Belfast Telegraph

I don’t have to be gay, or black or a man to have valid views on their issues

Dividing ourselves into labelled boxes makes us inward-looking and shuts down debate, says Fionola Meredith

I've given my family notice that if the dreaded words "as a woman" should ever escape from my lips again, they can feel free to lock me up in the garden shed for the day. Oh, I know, I've said it in the past, probably more times than I care to remember. "As a woman, I believe this, that and the other." But then I realised how very restrictive and reductive it is to flag up my womanhood constantly, as though it's the sole, defining thing about who I am. It also sounds like an instant plea for victimhood, and I hate that. "As a woman, I am uniquely hard done by." Well, boo-hoo, you'd be forgiven for replying.

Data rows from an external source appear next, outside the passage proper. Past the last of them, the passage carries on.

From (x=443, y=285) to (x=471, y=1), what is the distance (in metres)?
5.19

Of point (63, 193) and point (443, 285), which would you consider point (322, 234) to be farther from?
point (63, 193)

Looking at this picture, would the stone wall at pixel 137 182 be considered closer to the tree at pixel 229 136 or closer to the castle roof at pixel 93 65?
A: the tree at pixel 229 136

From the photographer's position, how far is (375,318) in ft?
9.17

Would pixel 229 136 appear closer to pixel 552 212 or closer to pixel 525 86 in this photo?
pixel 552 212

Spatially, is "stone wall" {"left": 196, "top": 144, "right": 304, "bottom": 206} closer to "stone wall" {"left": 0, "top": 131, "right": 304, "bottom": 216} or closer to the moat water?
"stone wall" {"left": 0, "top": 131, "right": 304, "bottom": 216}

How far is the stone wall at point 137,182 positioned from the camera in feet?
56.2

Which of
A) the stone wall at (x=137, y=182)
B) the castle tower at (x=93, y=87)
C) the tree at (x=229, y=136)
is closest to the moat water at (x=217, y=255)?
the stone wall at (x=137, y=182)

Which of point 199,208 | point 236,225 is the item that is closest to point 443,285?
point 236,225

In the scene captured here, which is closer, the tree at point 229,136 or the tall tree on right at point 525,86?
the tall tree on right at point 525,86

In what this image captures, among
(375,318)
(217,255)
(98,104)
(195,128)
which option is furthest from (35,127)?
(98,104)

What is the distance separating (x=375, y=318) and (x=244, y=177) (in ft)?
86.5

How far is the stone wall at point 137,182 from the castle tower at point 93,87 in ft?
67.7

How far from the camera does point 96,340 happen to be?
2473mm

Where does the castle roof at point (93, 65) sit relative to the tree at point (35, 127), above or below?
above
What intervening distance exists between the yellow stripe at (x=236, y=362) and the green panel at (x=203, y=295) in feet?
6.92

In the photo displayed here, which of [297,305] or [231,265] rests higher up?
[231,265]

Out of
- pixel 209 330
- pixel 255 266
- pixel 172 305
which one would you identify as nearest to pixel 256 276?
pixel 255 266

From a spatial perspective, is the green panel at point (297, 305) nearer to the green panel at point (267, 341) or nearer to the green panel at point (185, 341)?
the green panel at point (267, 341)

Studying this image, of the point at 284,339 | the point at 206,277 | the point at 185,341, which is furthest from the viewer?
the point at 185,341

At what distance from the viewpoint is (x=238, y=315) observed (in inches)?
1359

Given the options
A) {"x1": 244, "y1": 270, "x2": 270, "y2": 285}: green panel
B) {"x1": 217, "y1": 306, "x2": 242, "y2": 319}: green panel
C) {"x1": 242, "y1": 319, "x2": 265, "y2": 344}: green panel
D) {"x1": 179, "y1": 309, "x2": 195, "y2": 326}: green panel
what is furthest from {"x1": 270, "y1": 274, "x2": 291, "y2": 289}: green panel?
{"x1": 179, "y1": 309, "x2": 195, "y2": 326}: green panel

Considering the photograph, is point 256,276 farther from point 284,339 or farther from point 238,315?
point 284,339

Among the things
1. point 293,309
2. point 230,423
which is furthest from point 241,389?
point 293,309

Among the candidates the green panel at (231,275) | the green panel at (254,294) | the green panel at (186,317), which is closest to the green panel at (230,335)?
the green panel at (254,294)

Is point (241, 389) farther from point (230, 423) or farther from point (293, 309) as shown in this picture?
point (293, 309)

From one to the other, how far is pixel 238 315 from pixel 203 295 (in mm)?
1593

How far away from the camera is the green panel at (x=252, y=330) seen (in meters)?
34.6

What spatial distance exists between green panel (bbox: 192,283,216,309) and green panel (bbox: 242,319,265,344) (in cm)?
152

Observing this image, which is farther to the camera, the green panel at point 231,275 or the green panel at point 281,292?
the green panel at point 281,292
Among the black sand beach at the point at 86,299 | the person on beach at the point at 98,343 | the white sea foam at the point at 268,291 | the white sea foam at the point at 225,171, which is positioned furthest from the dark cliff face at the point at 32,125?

Binning the phrase from my vocabulary also coincided with the realisation that identity politics is a curse of the modern age. Dividing ourselves off from each other into sealed units marked 'women', 'gay', 'transgender', 'black', 'Christian', 'Muslim' - the list goes on and on - is a really unhealthy and counter-productive way to understand ourselves and to tackle the complex problems of 21st century life. Identity politics turns people inwards. Huddling together in their own private echo-chambers makes them self-obsessed and super-touchy if others don't sign up to the one-dimensional way they see the world. And that's no way to build solidarity and draw people to your cause.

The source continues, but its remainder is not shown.